Escena 1: Exterior. Noche entrada de motel
Autopista entre Los Ángeles y Las Vegas. Las farolas iluminan tenuemente y a lo lejos se ven los carteles brillantes de un motel de carretera. Nos acercamos a un pequeño pueblo.
Llegamos de noche buscando alojamiento. Encontramos un único motel.
Un cartel gigante de luces de neón nos da la bienvenida y buscamos en la oscuridad la oficina donde preguntar el precio (como si tuviéramos otra opción, el siguiente pueblo queda a 70 km). El conserje: Cómo no, un señor de edad incalculable, con un fuerte acento de lo más profundo de Estados Unidos, mal carácter y olor a formol. Mucho olor a formol.
Después de pagar, estacionamos el coche frente a nuestra habitación y respiramos el silencio tenso de la noche. Oímos ruidos raros, vemos gente moverse de un lado a otro. Hay alguien buscando entre la basura.
Al lado del hotel está el único bar de la zona, entramos y pedimos una cerveza Corona.
Sentimos que no somos bienvenidos, dos camareras rubias y corpulentas sirven cervezas y copas a chicos de unos 20 años alistados en el ejército. Todos rubios, ojos azules y con camisetas que gritan lo orgullosos que están de pertenecer a esta gran nación.
Chico rubio borracho, gritando hacia la camarera mientras cae al suelo por el desmayo etílico: “Hagamos América grande otra vez”.
Camarera del bar, intentando ayudar al chico a levantarse: “De acuerdo, pero primero vamos a levantarte del suelo”.
Fin de escena: fundido a negro
Si esta escena hubiera ocurrido en cualquier otro sitio del mundo hubiéramos huido despavoridos de ese bar en el que la tensión de nuestra llegada se respiraba en el aire. Si hubiéramos estado en un pueblo perdido de Sudamérica me hubiera sentido amenazada por la oscuridad y la notoria suma de malas señales. Pero estábamos en California y allí nada malo te puede pasar. Al menos nada de lo que después no se pueda hacer una película como ésta.

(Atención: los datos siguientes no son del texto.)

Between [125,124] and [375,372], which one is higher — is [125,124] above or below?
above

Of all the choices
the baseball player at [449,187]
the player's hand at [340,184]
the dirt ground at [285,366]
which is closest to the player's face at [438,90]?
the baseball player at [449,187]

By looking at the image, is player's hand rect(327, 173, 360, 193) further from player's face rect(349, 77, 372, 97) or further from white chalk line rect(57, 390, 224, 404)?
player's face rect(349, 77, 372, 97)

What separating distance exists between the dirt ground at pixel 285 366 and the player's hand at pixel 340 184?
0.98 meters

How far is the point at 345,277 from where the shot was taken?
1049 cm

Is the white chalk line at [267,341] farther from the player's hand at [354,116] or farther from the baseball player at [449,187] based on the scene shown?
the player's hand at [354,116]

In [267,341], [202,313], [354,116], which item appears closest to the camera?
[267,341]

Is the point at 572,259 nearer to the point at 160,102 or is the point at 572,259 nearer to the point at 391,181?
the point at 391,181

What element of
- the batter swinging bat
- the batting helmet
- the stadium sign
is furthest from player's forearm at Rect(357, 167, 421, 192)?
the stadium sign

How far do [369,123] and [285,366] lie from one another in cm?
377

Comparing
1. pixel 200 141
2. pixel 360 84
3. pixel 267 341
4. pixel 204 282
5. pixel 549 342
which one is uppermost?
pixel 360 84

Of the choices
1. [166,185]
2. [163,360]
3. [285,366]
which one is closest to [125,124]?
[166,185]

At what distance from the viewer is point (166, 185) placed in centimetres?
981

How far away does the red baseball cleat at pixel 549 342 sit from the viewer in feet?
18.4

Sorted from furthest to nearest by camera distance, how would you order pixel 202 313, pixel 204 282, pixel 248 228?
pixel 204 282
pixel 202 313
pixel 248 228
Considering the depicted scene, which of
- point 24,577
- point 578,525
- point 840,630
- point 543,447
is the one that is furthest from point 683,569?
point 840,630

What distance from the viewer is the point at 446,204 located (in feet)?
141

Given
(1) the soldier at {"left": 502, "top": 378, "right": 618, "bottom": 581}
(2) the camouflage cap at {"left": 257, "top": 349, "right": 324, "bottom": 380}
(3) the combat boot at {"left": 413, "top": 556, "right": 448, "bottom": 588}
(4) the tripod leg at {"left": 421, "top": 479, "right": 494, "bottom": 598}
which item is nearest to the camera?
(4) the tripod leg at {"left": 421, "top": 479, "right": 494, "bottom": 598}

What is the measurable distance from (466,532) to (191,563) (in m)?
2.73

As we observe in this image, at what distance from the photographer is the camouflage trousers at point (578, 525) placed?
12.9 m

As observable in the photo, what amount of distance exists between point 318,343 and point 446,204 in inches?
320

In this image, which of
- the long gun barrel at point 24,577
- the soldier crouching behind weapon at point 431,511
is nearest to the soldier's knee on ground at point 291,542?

Estaba tan feliz de estar sentada en aquel bar. Intentaba parpadear lo menos posible para no perderme detalles, las conversaciones, los atuendos de la gente. Ese olor a carne a la parrilla. Tenía la impresión de que en cualquier momento Clint Eastwood o Tom Cruise se iban a aparecer para recitar cualquier diálogo de película.
Este verano yo estuve en California, pero probablemente tú también has estado en California. Allí donde la Costa Oeste de Estados Unidos explota junto a los acantilados no es solo un sitio físico, es también una idea en la que se mezclan nuestros recuerdos, una cultura en la cual no vivimos. California es la imagen de un chico surfero con el cabello amarillo, son los capítulos de Baywatch y de la serie menos vista pero con la misma proporción de piel al descubierto, Pacific Blue, es la policía en bicicleta y en pantalones cortos.
Cuando pisé por primera vez Los Ángeles me quedé estupefacta admirando la forma en la que la meca del cine puede convertir la desigualdad en vanguardia, en cómo una calle desangelada y sin ningún misterio es una de las más visitadas del mundo porque en esa calle, en Hollywood Boulevard, están todos los nombres de nuestro imaginario, todos los personajes que alguna vez fuimos gracias al cine.
También sentí en la densidad del aire todas y cada una de las maneras en que la gente de San Francisco ha cambiado el mundo. Un barrio entero, El Barrio De Castro, como homenaje a la lucha contra la discriminación homosexual (la capacidad de convertir la lucha en arte con el homenaje a Harvey Milk). Perseguimos a pequeños Wookiees imaginarios en los bosques de secuoyas del norte y una vez que llegas allí tu cerebro no deja de traer más y más imágenes de tu imaginario cultural: parques donde puedes tomar cerveza de mantequilla y jugar “quidditch”; costas con palmeras y sombras que te recuerdan a The O.C. La imposibilidad de no utilizar el cine como compañero de viaje. Todo esto se encuentra aquí. Te sientes como el protagonista de tu propia película, la manera en la que el viento agita tus cabellos en el atardecer es más épica aquí que en cualquier otro sitio.
Una última prueba de que California no existe: los personajes que te encuentras en la carretera. No pueden ser reales, tienen que ser extras que alguien en algún sitio contrata para que todo sea más interesante. Gente con carteles de no a la guerra y barbas canosas, guardabosques con uniformes impolutos y sonrisas blancas y perfectas. Esta gente no puede ser real.
Un verano en California fue como vivir mil vidas, porqué da la sensación de que el espacio y el tiempo se despliegan para formar otra dimensión en la que se encuentran todas las referencias de que alguna vez hemos estado aquí. Sí, California no existe.
Por: Oriana Vázquez, escritora y viajera.